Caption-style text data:
__________

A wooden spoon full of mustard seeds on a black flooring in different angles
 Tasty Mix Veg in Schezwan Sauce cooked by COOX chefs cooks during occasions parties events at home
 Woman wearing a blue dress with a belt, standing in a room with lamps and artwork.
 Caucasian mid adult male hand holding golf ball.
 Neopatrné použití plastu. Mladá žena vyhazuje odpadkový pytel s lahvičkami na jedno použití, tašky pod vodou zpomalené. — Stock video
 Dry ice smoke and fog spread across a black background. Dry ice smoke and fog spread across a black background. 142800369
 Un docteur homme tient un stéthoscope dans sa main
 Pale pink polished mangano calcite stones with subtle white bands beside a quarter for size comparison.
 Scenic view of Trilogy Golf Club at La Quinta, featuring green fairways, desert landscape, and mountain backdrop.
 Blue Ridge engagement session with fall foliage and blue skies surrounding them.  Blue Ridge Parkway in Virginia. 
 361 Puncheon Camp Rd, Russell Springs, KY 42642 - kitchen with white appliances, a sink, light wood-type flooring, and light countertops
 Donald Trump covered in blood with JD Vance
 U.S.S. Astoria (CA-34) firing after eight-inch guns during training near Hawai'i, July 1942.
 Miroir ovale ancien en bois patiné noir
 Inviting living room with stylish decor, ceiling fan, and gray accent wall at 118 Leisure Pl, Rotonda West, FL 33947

__________

Assignment: Give exactly the lines from the one with "Blue Ridge engagement" to the end of the entries, nothing before them.

Result below:
 Blue Ridge engagement session with fall foliage and blue skies surrounding them.  Blue Ridge Parkway in Virginia. 
 361 Puncheon Camp Rd, Russell Springs, KY 42642 - kitchen with white appliances, a sink, light wood-type flooring, and light countertops
 Donald Trump covered in blood with JD Vance
 U.S.S. Astoria (CA-34) firing after eight-inch guns during training near Hawai'i, July 1942.
 Miroir ovale ancien en bois patiné noir
 Inviting living room with stylish decor, ceiling fan, and gray accent wall at 118 Leisure Pl, Rotonda West, FL 33947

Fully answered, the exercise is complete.